Is there anything so humbling as facing the possibility of your own mortality? If I could imagine the absolute worst disease, worst diagnosis, worst threat to face, it would be breast cancer. I know this is not objectively true, but I think my testimony to my mother's illness when I was about my eldest son's age has made the ultimate fear even more more horrible... this even though she survived and survives still, and is living the fullest of lives. The eyes of a sixteen year old girl, at a time when the treatment of breast cancer meant whipping the patient down to her last breath of life, savaged and hairless and sick, have left me still with horrible fear. I imagine the horror of being mutilated through surgery (even though I know many women who have been through this and have gone through successful reconstructive surgery), the debilitating sickness from chemotherapy (even though I personally know several people who have come through chemotherapy relatively well, and have recovered fully with a shine to their cheeks) and the humility of losing my hair (What is wrong with me? Am I so vain?). Last year, I lived through an illness which left me checking my eyes for jaundice and twenty pounds lighter, navigating a personal odyssey to find health care without ever giving in to terror, but the idea of breast cancer is for me insurmountable. I cannot forget the wraith-like figure of my mother as she passed by my bedroom door when I was a teenager, or the memory of checking for the rise and fall of her bedsheets as she slept to make sure that she was still breathing. I wish I could, but I can't.

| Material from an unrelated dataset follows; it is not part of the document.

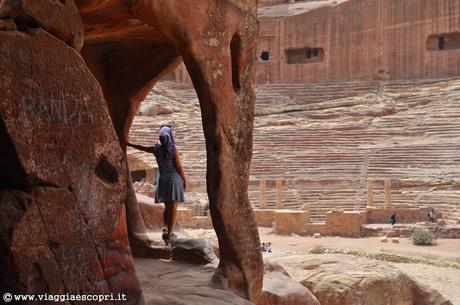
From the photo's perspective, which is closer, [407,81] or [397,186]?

My follow-up was negative. I am fine. I do not have breast cancer. I did not breathe for a week and let out such a sigh when it was over that I thought I might vomit for joy. This was another chapter past, and hopefully I will find the courage as I grow older to face these challenges with more strength and dignity. I don't know. What I do know is that the precariousness of living in a country without access to adequate health care was once again forefront, and I knew that I would leave if I was ill, uprooting my entire family and future. As I have said before, I am so lucky to have that option. And I am lucky to have another year of reprieve, and to hopefully have left behind a 2010 of disease and pain, with a body ready for living.
A grant from the Susan G. Komen for the Cure foundation made both of my mammogram tests possible, and would have also funded an eventual biopsy if necessary and life saving treatment. Please take a moment to find out about this incredible organization and give anything you can. Everyone has in some way been touched by this illness. You can help to find a cure.